> Exercise prompt:
Extract all of the entries below verbatim, keeping every line unchanged.

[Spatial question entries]

/---

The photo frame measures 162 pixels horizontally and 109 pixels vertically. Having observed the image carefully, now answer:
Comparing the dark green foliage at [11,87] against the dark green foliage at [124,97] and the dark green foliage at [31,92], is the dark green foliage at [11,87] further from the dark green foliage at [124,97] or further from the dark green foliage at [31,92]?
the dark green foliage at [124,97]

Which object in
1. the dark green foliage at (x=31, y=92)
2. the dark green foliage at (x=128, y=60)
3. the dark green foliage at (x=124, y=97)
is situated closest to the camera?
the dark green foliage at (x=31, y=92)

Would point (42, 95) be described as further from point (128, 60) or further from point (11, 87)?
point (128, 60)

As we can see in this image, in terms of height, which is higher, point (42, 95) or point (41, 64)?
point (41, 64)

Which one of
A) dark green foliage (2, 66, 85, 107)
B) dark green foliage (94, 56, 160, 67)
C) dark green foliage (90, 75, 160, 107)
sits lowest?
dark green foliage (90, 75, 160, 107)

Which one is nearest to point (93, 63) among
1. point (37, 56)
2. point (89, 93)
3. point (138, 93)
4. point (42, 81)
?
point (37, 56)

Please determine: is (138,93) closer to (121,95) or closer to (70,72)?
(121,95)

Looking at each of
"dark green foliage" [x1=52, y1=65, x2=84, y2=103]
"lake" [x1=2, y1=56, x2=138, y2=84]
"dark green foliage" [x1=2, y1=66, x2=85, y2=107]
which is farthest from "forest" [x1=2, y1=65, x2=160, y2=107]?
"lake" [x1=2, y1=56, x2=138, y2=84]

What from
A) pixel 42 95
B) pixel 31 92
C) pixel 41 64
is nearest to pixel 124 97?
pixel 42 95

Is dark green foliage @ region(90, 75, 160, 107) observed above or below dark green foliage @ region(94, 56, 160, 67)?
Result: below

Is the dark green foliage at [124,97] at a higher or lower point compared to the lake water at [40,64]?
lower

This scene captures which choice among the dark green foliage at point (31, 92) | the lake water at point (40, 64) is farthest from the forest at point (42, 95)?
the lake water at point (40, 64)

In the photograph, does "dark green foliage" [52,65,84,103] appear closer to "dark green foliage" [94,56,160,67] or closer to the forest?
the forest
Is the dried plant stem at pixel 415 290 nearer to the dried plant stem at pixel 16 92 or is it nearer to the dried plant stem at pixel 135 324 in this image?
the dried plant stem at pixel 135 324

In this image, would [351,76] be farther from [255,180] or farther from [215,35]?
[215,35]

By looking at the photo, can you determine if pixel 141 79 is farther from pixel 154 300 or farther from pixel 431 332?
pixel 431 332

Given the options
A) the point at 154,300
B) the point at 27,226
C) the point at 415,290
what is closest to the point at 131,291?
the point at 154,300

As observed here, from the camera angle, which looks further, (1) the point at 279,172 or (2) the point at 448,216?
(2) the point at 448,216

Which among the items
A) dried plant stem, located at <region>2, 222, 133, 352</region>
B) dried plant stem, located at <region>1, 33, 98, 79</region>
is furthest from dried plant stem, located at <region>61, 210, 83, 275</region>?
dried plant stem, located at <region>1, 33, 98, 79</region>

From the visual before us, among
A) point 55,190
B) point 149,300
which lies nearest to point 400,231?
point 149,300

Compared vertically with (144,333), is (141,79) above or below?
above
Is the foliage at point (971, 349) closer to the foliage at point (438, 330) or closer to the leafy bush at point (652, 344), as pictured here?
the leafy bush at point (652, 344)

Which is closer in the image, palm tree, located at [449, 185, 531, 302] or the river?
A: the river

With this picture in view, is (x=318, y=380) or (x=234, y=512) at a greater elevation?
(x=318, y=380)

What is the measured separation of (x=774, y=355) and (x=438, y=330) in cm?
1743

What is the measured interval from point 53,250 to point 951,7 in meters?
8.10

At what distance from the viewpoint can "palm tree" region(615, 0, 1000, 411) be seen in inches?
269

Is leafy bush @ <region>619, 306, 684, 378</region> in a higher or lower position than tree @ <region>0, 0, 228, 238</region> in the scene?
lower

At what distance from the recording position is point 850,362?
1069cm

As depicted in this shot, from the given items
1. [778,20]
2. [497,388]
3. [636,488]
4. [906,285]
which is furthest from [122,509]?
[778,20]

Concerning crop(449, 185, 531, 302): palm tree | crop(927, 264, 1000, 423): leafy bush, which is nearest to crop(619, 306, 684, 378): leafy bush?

\---

> Solution for this task:
The photo frame measures 162 pixels horizontally and 109 pixels vertically. Having observed the image carefully, now answer:
Comparing the dark green foliage at [11,87] against the dark green foliage at [124,97] and the dark green foliage at [31,92], is the dark green foliage at [11,87] further from the dark green foliage at [124,97] or further from the dark green foliage at [31,92]?
the dark green foliage at [124,97]

Which object in
1. the dark green foliage at (x=31, y=92)
2. the dark green foliage at (x=128, y=60)
3. the dark green foliage at (x=124, y=97)
is situated closest to the camera?
the dark green foliage at (x=31, y=92)

Would point (42, 95) be described as further from point (128, 60) or further from point (11, 87)?
point (128, 60)

As we can see in this image, in terms of height, which is higher, point (42, 95) or point (41, 64)?
point (41, 64)

Which one of
A) dark green foliage (2, 66, 85, 107)
B) dark green foliage (94, 56, 160, 67)
C) dark green foliage (90, 75, 160, 107)
sits lowest?
dark green foliage (90, 75, 160, 107)

Which one is nearest to point (93, 63) among
1. point (37, 56)
2. point (89, 93)
3. point (138, 93)
4. point (42, 81)
?
point (37, 56)

Please determine: is (138,93) closer to (121,95) or closer to (70,72)?
(121,95)

Looking at each of
"dark green foliage" [x1=52, y1=65, x2=84, y2=103]
"lake" [x1=2, y1=56, x2=138, y2=84]
"dark green foliage" [x1=2, y1=66, x2=85, y2=107]
which is farthest from "forest" [x1=2, y1=65, x2=160, y2=107]?
"lake" [x1=2, y1=56, x2=138, y2=84]

What from
A) pixel 42 95
B) pixel 31 92
C) pixel 41 64
is nearest to pixel 124 97?
pixel 42 95

Is dark green foliage @ region(90, 75, 160, 107) observed above or below dark green foliage @ region(94, 56, 160, 67)?
Result: below

Is the dark green foliage at [124,97] at a higher or lower point compared to the lake water at [40,64]?
lower

This scene captures which choice among the dark green foliage at point (31, 92) | the lake water at point (40, 64) is farthest from the forest at point (42, 95)?
the lake water at point (40, 64)

In the photograph, does "dark green foliage" [52,65,84,103] appear closer to "dark green foliage" [94,56,160,67] or closer to the forest?
the forest
Is the dried plant stem at pixel 415 290 nearer to the dried plant stem at pixel 16 92 or is it nearer to the dried plant stem at pixel 135 324 in this image?
the dried plant stem at pixel 135 324

In this image, would [351,76] be farther from [255,180] or farther from [215,35]?
[215,35]

By looking at the photo, can you determine if pixel 141 79 is farther from pixel 154 300 or farther from pixel 431 332?
pixel 431 332

Given the options
A) the point at 154,300
B) the point at 27,226
C) the point at 415,290
what is closest to the point at 131,291?
the point at 154,300

As observed here, from the camera angle, which looks further, (1) the point at 279,172 or (2) the point at 448,216?
(2) the point at 448,216

Which among the items
A) dried plant stem, located at <region>2, 222, 133, 352</region>
B) dried plant stem, located at <region>1, 33, 98, 79</region>
is furthest from dried plant stem, located at <region>61, 210, 83, 275</region>?
dried plant stem, located at <region>1, 33, 98, 79</region>

From the visual before us, among
A) point 55,190
B) point 149,300
which lies nearest to point 400,231?
point 149,300

Compared vertically with (144,333), is (141,79) above or below?
above
Is the foliage at point (971, 349) closer to the foliage at point (438, 330) or closer to the leafy bush at point (652, 344), as pictured here?
the leafy bush at point (652, 344)

Which is closer in the image, palm tree, located at [449, 185, 531, 302] or the river?
A: the river

With this picture in view, is (x=318, y=380) or (x=234, y=512) at a greater elevation?
(x=318, y=380)

What is the measured separation of (x=774, y=355) and (x=438, y=330) in cm?
1743

What is the measured interval from point 53,250 to point 951,7 in meters?
8.10

At what distance from the viewpoint can "palm tree" region(615, 0, 1000, 411) be seen in inches?
269

Is leafy bush @ <region>619, 306, 684, 378</region> in a higher or lower position than tree @ <region>0, 0, 228, 238</region> in the scene?
lower

At what distance from the recording position is point 850,362?
1069cm

As depicted in this shot, from the given items
1. [778,20]
2. [497,388]
3. [636,488]
4. [906,285]
which is furthest from [122,509]?
[778,20]

Concerning crop(449, 185, 531, 302): palm tree | crop(927, 264, 1000, 423): leafy bush, which is nearest to crop(619, 306, 684, 378): leafy bush?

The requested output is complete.